* RECORDS SUPPLIED
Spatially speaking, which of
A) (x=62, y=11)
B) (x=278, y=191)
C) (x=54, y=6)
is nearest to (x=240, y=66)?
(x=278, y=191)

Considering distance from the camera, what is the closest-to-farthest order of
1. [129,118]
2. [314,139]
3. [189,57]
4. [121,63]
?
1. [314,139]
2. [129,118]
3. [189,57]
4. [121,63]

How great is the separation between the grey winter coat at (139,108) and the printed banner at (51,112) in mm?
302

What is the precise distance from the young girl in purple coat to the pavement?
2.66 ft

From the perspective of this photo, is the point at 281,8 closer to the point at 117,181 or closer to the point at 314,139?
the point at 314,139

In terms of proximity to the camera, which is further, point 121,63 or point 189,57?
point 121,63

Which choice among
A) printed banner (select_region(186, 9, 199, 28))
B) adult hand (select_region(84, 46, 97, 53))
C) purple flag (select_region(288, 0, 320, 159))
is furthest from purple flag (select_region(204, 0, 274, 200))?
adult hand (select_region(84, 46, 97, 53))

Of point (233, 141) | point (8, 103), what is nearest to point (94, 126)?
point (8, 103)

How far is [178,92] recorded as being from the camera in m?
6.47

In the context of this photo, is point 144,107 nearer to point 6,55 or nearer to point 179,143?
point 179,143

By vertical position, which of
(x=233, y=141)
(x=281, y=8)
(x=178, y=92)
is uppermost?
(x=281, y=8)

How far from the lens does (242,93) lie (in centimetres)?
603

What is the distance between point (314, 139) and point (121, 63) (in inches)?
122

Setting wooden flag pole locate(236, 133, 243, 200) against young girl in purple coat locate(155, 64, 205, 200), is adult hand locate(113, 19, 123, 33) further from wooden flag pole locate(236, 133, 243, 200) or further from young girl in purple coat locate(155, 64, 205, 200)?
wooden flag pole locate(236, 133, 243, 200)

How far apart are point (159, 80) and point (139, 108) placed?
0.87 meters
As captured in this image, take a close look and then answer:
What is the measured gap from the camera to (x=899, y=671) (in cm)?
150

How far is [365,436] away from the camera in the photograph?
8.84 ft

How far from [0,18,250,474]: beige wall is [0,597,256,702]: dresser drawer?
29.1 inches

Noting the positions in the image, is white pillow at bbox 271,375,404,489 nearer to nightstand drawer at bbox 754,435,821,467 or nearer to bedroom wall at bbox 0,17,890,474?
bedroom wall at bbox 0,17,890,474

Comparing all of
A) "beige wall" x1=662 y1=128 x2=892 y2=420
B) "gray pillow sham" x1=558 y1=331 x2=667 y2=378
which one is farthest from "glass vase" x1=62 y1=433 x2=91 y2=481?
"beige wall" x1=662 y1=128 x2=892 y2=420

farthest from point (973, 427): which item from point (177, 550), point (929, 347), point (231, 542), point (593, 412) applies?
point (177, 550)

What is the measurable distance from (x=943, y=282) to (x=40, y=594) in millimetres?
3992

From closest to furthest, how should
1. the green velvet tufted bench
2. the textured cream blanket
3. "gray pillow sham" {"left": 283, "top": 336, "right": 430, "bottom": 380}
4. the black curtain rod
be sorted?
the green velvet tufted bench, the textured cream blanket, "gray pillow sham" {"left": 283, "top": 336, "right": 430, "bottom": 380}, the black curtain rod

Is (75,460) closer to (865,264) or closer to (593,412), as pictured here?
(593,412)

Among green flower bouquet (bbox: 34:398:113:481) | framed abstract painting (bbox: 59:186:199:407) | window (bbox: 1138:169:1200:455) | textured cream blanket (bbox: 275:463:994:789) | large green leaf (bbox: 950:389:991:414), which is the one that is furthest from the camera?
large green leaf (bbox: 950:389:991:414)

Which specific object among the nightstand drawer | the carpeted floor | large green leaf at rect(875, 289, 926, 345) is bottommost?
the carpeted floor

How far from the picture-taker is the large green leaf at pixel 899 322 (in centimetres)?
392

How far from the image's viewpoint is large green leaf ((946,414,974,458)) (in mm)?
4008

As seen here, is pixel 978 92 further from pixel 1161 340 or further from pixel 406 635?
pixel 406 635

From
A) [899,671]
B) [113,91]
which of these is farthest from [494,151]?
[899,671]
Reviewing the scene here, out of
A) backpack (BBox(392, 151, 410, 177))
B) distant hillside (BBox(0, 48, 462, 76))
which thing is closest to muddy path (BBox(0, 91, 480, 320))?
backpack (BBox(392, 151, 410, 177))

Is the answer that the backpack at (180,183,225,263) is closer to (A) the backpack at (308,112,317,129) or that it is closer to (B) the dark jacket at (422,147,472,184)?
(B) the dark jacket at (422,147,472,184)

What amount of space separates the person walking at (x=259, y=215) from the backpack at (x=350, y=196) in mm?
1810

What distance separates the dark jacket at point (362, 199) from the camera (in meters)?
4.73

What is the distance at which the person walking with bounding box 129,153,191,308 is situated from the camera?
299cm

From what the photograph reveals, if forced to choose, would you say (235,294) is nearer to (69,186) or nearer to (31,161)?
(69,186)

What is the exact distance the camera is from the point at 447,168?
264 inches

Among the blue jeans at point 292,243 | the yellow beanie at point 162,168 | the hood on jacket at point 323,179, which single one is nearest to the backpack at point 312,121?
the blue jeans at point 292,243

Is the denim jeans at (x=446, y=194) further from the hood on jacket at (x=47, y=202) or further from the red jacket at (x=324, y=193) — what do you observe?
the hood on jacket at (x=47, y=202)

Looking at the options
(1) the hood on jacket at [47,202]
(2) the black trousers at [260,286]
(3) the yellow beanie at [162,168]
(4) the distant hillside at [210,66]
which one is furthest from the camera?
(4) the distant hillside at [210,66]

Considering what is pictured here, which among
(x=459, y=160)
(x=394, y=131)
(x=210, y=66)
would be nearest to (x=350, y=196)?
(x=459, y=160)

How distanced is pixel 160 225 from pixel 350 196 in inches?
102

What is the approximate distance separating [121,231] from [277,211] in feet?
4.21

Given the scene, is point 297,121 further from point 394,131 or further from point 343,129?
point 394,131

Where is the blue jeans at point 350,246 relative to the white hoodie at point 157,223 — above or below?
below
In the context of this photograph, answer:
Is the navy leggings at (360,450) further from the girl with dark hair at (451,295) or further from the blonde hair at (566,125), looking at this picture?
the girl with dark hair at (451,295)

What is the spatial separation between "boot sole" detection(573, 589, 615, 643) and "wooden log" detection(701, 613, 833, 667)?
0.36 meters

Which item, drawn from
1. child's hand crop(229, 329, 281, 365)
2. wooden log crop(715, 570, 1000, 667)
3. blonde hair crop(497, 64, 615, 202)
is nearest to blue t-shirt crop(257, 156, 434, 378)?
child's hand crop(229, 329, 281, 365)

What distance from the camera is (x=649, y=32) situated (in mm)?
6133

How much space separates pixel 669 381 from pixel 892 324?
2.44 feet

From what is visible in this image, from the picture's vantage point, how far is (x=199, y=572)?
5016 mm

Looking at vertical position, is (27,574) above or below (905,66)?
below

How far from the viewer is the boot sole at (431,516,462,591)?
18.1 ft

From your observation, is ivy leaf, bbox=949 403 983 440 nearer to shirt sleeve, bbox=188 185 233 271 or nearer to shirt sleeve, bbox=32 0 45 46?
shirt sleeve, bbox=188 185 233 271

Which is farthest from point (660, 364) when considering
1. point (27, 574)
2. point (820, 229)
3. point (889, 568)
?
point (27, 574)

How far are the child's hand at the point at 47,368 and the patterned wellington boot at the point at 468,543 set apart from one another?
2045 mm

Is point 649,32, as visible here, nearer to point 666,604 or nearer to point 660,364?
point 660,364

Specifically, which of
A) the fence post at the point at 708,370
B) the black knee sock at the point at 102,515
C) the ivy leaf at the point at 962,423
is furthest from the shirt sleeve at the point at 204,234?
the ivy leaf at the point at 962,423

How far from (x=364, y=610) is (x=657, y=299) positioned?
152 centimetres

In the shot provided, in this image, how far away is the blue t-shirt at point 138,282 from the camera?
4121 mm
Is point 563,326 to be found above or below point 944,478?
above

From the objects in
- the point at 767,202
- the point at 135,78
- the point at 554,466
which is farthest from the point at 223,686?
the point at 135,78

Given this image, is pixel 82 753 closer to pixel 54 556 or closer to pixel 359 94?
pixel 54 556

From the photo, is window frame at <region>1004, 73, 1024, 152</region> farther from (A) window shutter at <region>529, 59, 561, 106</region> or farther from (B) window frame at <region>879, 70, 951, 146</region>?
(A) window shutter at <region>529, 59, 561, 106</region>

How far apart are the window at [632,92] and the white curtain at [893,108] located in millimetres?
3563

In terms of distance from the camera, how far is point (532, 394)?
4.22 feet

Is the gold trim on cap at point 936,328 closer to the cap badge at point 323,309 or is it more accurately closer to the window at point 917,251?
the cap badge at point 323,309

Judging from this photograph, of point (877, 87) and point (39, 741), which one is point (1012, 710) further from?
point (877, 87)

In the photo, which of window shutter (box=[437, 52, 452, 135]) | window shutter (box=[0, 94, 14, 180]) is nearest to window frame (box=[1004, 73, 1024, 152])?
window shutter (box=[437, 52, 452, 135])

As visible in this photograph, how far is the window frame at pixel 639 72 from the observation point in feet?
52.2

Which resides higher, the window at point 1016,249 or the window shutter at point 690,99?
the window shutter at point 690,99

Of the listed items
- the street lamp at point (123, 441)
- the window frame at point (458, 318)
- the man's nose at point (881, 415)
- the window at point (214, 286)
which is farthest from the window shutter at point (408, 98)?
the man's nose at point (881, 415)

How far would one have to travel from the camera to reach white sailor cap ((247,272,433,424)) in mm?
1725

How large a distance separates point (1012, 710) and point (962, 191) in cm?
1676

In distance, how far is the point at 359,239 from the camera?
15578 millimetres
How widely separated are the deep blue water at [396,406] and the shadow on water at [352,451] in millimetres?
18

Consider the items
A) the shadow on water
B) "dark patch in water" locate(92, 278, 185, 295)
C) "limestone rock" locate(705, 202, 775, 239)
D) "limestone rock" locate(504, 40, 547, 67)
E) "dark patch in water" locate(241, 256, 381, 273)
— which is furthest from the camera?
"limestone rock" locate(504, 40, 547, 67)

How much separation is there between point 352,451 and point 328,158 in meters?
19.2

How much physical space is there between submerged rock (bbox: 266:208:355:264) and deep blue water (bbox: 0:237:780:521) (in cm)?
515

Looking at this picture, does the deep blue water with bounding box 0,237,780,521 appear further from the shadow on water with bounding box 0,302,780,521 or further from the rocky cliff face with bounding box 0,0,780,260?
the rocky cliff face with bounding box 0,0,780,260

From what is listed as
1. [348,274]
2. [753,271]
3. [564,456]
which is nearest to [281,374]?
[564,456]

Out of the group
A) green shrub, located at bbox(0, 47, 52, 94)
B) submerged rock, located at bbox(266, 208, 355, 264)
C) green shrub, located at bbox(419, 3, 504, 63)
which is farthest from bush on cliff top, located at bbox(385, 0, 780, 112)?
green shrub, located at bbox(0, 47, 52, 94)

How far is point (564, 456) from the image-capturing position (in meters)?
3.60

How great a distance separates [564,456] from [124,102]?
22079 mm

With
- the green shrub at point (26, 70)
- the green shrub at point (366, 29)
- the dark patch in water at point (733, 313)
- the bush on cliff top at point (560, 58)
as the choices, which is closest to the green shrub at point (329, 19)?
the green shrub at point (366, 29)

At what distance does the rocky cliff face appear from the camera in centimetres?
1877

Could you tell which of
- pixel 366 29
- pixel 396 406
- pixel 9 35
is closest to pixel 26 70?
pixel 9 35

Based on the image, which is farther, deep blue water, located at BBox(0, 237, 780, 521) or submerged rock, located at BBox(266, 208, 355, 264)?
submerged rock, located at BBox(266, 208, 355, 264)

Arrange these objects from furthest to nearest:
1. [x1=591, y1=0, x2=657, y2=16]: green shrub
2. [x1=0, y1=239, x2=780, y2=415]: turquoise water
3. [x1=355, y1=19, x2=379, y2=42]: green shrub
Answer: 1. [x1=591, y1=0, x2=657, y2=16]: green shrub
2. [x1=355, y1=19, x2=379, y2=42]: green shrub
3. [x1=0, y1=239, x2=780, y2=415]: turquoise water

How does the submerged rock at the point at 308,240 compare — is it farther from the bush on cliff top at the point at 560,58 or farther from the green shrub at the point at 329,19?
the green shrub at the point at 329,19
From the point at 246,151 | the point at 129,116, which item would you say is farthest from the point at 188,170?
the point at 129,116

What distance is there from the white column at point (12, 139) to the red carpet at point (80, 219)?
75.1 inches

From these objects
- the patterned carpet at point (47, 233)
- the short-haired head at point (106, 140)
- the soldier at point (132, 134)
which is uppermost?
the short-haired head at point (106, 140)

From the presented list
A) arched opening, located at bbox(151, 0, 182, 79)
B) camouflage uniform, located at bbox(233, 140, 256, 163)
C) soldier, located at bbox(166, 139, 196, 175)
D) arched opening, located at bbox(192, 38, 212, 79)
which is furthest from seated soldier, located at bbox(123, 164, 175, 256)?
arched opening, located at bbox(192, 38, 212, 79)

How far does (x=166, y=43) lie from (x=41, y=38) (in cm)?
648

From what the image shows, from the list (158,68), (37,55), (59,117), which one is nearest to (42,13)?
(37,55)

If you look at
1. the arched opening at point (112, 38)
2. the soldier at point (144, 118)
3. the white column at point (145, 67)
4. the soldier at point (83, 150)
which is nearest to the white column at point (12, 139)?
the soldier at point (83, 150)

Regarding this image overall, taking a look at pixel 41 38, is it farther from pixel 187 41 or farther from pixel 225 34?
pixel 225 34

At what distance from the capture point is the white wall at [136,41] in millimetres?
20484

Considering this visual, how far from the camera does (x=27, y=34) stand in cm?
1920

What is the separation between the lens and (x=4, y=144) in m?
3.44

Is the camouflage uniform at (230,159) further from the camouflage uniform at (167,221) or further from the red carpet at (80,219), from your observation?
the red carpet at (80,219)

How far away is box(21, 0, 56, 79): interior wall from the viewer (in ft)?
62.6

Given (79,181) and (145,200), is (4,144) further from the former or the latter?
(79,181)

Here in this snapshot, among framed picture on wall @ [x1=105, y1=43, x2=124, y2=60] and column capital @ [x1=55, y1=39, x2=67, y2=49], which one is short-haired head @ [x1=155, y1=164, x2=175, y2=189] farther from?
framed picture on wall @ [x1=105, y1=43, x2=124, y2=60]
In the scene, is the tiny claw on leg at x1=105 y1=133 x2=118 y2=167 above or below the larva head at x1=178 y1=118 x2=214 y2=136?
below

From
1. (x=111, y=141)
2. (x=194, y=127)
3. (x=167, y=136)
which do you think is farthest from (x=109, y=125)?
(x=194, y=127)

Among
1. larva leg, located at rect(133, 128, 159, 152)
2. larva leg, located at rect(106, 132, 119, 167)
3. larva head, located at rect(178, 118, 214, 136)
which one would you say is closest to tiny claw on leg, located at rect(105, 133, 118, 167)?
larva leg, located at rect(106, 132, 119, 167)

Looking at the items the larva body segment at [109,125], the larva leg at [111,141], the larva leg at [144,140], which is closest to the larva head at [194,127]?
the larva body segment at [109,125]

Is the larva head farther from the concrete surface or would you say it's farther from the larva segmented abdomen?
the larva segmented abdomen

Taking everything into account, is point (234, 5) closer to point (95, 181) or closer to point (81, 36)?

* THE REQUEST
Return precisely the lines of the records, starting with the line that holds "In the scene, is" and ending with the last one.

* THE ANSWER
In the scene, is the tiny claw on leg at x1=105 y1=133 x2=118 y2=167 above or below the larva head at x1=178 y1=118 x2=214 y2=136?
below

From
1. (x=111, y=141)
2. (x=194, y=127)
3. (x=167, y=136)
which do you think is farthest from (x=109, y=125)?
(x=194, y=127)

Among
1. larva leg, located at rect(133, 128, 159, 152)
2. larva leg, located at rect(106, 132, 119, 167)
3. larva head, located at rect(178, 118, 214, 136)
which one would you say is closest to tiny claw on leg, located at rect(105, 133, 118, 167)?
larva leg, located at rect(106, 132, 119, 167)

Looking at the items the larva body segment at [109,125], the larva leg at [111,141], the larva leg at [144,140], which is closest to the larva head at [194,127]?
the larva body segment at [109,125]

Is the larva head farther from the concrete surface or would you say it's farther from the larva segmented abdomen?
the larva segmented abdomen

Taking everything into account, is point (234, 5) closer to point (95, 181) or closer to point (81, 36)?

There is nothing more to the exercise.